On the one hand, we see that customers, especially those in countries seriously affected by the GFC, such as Southern Europe and Ireland, have reduced their mobile use, with the result that there has been a significant drop in Average Revenue per User (ARPU). On the other hand, phenomenal growth has taken place in mobile broadband, but without a significant increase in ARPU.
This is causing concern among the mobile operators. Unlike the fixed market, the mobile market is, in general, competitive—with some good products and prices arriving in the market. This, in turn, has driven demand for mobile broadband. However it is important to realise that this growth has as much to do with affordability as it has to do with the technical innovations in and around smartphones.
Operators have lost their all-powerful position
Most mobile operators were taken by surprise by the effect of the smartphone (in particular Apple’s enormous success with its iPhone). They have lost leadership in the mobile market and will now at least have to share their powerful position with others, such as Apple and Google (Android). Unlike the previous generations of mobile vendors—such as Nokia, Ericsson and Sony, who made deals with the operators on their (the operators’) terms—the new players are not intimidated by the mobile operators; they are happy to take them on.
Consolidation in order to regain lost power
With costs rising as a result of the need to upgrade their networks, and in the absence of the fat margins they have previously enjoyed, the operators are searching for new ways to advance their position and regain dominance in the market—in the past they were able to dictate the market. The new strategy aimed at returning to this position is consolidation—limiting the number of competitors so as to regain the power to dictate prices.

-------------------------

Objectives:
1 – Answer these questions from the text on mobile operators:
(a) Which places does it name as seriously affected by the GFC?
(b) Which company and product does it single out as behind the smartphone's effect on operators?
(c) What strategy are operators pursuing to return to their former position?
2 – How would you render this sentence from the text on mobile operators in Spanish? "Most mobile operators were taken by surprise by the effect of the smartphone (in particular Apple’s enormous success with its iPhone)."
The records below have no connection to the text on mobile operators.

Data extract:
-------------------------

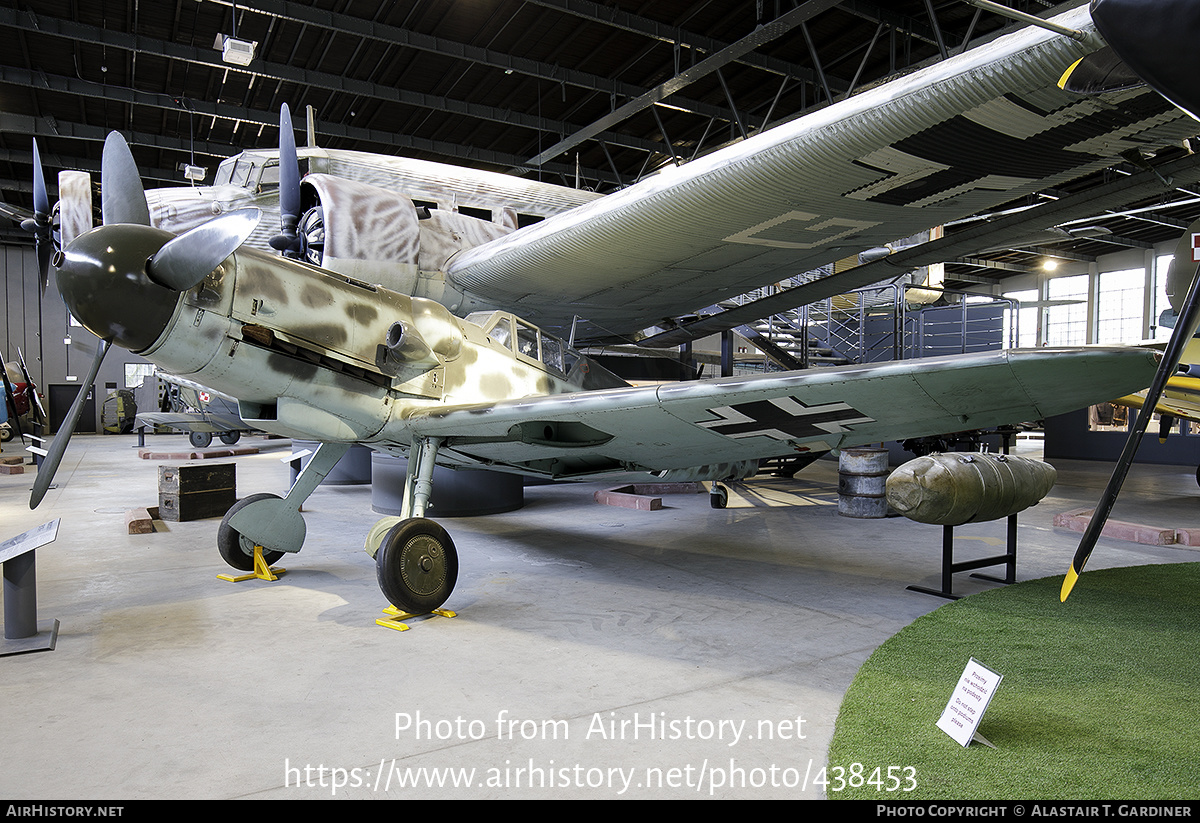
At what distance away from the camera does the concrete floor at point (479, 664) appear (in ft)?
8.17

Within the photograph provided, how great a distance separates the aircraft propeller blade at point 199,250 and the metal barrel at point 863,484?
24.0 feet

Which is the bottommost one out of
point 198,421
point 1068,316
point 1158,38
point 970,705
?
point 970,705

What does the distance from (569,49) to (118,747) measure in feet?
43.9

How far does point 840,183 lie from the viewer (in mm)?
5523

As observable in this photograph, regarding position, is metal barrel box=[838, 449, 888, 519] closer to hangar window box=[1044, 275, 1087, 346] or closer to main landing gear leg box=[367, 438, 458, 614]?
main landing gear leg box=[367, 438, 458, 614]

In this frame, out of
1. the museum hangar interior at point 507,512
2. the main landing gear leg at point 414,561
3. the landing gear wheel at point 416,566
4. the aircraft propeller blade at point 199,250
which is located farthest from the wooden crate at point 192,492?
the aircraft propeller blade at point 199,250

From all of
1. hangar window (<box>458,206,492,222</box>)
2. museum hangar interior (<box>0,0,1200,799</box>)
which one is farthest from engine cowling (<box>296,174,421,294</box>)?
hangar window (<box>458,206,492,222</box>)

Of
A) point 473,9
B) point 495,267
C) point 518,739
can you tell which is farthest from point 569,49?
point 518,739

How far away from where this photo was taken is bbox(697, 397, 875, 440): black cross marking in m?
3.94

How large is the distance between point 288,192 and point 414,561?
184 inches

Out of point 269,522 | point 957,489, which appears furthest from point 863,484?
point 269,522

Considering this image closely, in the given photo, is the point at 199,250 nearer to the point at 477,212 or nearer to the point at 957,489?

-------------------------

Replies:
1 –
(a) Southern Europe and Ireland.
(b) Apple and its iPhone.
(c) Consolidation, limiting the number of competitors so as to regain the power to dictate prices.

2 – La mayoría de los operadores móviles se vieron sorprendidos por el efecto del teléfono inteligente (en particular, por el enorme éxito de Apple con su iPhone).